In 1998 Barrett’s self-published The National Way Forward set out a similar political programme, emphasising faith, family and nation. The book called for the creation of a Catholic Republic, where immigration would be greatly restricted to ensure a truly Irish Ireland, and where divorce and abortion would be banned. Several YouTube videos of Barrett speaking present him with the Irish tricolour and a picture of Patrick Pearse in the background. He invoked the blood sacrifice of the leaders of the 1916 Rising for his version of nationalism in one slickly produced video posted by the National Party prior to the 2020 general election.
The Irish National Party and the similarly small Irish Freedom Party, led by Hermann Kelly, their mostly anonymous allies on social media and supporters at anti-refugee protests use slogans such as ‘Stop the New Plantation’. These draw on simplified versions of the claims made by postcolonial theorists and polemicists who claimed the Irish were enslaved by the British empire. There has long been a tendency among some writers to describe the colonisation of Ireland and the subjugation of the Irish as indistinguishable from chattel slavery. Popular books such as Sean O’Callaghan’s To Hell or Barbados: The Ethnic Cleansing of Ireland (2000) treat temporary indenture and forced transportation as slavery while avoiding the problem of how some such Irish migrants themselves became slaveowners.

RECORDED INFORMATION:
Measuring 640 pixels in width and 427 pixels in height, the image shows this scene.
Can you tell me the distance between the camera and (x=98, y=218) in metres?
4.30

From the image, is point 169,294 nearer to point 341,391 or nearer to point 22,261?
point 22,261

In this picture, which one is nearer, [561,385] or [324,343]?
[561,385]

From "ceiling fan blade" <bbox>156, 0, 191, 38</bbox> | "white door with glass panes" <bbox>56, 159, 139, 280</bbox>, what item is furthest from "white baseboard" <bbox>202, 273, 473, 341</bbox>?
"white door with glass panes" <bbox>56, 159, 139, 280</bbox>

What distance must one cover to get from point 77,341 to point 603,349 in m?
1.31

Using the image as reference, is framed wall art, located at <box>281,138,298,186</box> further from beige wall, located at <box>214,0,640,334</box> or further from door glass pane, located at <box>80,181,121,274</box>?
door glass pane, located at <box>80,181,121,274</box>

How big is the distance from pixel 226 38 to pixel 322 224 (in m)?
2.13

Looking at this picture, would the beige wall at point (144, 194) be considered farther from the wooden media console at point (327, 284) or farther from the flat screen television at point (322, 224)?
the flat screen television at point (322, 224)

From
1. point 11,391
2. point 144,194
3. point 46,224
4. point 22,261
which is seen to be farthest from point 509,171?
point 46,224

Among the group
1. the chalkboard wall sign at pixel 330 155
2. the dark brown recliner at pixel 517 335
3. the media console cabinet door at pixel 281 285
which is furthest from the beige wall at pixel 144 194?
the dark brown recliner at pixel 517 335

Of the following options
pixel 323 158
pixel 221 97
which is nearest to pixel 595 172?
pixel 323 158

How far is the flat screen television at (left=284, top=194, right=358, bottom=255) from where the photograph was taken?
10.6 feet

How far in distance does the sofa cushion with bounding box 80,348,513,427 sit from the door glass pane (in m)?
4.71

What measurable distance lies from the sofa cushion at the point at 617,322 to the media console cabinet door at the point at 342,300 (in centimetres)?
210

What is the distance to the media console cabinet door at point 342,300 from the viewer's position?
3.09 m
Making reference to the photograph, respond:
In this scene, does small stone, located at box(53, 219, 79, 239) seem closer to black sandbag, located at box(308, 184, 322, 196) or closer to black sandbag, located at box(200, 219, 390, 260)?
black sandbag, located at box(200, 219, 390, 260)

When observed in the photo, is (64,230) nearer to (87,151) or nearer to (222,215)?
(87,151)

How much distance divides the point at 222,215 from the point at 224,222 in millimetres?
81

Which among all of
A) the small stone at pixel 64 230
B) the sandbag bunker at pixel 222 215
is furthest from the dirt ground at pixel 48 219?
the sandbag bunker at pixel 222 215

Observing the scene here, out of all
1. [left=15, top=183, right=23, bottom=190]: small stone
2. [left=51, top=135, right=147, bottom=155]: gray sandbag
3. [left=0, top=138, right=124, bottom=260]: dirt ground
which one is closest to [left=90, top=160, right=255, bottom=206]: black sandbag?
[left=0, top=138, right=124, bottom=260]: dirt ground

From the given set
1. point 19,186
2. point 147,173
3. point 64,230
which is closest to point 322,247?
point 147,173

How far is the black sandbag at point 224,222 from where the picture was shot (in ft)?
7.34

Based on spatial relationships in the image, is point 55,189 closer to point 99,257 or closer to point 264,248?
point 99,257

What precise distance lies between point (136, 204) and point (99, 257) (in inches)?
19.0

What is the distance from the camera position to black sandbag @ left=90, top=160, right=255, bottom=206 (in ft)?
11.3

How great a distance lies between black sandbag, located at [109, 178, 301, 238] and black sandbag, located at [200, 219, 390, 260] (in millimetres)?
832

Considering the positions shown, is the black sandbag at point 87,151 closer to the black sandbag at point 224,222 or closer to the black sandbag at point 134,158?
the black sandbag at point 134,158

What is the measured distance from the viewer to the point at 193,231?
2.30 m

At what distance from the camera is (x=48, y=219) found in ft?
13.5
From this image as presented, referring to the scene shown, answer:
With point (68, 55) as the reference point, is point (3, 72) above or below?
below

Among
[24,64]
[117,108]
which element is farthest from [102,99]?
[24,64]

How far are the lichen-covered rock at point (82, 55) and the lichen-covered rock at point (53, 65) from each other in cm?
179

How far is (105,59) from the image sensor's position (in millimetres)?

WRITTEN TASK:
Reproduce the portion of the passage on Irish nationalist politics starting with "In 1998 Barrett’s" and going on through "2020 general election.", word for word.

SOLUTION TO THIS EXERCISE:
In 1998 Barrett’s self-published The National Way Forward set out a similar political programme, emphasising faith, family and nation. The book called for the creation of a Catholic Republic, where immigration would be greatly restricted to ensure a truly Irish Ireland, and where divorce and abortion would be banned. Several YouTube videos of Barrett speaking present him with the Irish tricolour and a picture of Patrick Pearse in the background. He invoked the blood sacrifice of the leaders of the 1916 Rising for his version of nationalism in one slickly produced video posted by the National Party prior to the 2020 general election.